Марина дернула Настю за руку, но та стояла как вкопанная, не сводя глаз с переливающего серебром меха мужской шапки-обманки.
Глава восьмая
Она сидела в тишине на узкой полоске дивана, поджав под себя ноги, и слушала ход стрелок, разрезающих ножницами грусть. Печальные часы на стене. Их было жаль. Они отмеряли застывшее время. Печальным казался даже черный атлас ее халата, вырез которого открывал жутко белый, по сравнению с наплечиями, цвет кожи. Глядеть в эти недвижные глаза было невыносимо, но отвести взгляд было еще труднее.
— Я купила её и принесла домой. В прихожей я услышала плеск, накануне отключили воду, и я подумала, что Тимка, наверное, не закрыл кран, и не хватало ещё затопить соседей. Испугавшись, я положила шапку вместе с сумкой на стул и побежала на кухню. — Она замолчала, и Лена увидела, как вмиг постарело её лицо. — Мне до сих пор снится этот крик. Пока я закручивала кран, Тимка вышел из комнаты и увидел шапку. Он сразу узнал в ней Джека. — Она сделала глубокий вдох, чтобы подавить в себе боль, которая пыталась скатиться слезинкой по щеке. — То, что мы пережили после этого, я не буду рассказывать.
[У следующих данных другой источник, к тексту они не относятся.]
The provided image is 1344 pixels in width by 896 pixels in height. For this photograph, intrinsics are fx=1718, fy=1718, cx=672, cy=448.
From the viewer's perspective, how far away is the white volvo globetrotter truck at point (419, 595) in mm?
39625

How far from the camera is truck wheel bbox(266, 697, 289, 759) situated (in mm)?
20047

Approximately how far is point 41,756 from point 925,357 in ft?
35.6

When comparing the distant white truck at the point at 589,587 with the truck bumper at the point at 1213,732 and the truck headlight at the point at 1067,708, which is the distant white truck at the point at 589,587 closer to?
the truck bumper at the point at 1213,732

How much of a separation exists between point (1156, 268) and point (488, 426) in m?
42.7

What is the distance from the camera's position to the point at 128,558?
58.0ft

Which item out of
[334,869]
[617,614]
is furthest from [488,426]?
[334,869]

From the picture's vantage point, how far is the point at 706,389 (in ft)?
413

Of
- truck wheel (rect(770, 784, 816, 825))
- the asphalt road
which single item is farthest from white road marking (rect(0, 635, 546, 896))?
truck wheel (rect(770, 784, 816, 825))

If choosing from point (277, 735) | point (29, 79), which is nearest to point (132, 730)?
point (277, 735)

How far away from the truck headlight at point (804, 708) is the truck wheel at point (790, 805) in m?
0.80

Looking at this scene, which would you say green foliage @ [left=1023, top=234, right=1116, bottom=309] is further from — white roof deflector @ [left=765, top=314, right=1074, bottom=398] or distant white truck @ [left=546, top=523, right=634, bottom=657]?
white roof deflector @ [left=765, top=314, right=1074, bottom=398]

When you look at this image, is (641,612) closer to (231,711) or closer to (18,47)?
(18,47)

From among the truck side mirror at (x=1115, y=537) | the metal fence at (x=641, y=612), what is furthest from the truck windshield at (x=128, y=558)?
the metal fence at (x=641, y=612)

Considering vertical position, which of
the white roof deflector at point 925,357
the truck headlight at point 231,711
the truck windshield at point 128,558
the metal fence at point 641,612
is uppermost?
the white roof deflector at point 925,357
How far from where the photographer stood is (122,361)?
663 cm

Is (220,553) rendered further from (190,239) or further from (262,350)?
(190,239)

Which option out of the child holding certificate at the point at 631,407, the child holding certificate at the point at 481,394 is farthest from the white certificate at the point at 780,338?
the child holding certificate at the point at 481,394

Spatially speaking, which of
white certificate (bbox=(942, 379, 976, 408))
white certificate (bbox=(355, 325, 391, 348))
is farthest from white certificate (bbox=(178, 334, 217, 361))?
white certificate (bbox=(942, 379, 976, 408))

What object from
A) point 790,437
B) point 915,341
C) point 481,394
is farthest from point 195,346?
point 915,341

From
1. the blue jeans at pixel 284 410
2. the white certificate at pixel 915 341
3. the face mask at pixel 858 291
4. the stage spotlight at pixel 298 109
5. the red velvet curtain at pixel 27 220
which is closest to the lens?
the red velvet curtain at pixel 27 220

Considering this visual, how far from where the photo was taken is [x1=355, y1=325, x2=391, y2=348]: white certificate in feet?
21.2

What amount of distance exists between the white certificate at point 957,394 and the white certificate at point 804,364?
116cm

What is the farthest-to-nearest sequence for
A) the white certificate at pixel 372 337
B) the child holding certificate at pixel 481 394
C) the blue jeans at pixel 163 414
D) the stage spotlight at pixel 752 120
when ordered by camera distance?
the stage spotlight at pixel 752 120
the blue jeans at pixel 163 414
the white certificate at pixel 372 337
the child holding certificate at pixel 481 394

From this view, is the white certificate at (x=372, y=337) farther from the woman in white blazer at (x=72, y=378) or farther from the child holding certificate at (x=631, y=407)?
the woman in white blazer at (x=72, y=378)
Не все можно передать словами.
Слушая рассказ, Лена пыталась стать на место несчастной женщины, истязая себя вопросом — как бы поступила она. Убеждая, что, наверное, как-нибудь иначе, по-другому. Она пока не знала как, но думать об этом не могла и тем более осуждать эту женщину, мать, отомстившую за своего ребенка, за мужа, за разрушенное счастье.
— Ваня знал, на что шёл, мы с ним вместе приняли это решение. Вернее, решил он, я отговаривать не стала. Вычислить этого гада теперь уже труда не составило. Арест и задержание мы приняли спокойно. Не ожидали, правда, что такой срок дадут за этого изверга. Но суд посчитал иначе. Фёдоров же не людей убивал, а собак, и это вроде как не преступление, а Иван человека убил. Так сказал следователь. Человека! По мне, так Фёдоров и есть животное. Хуже, чем животное.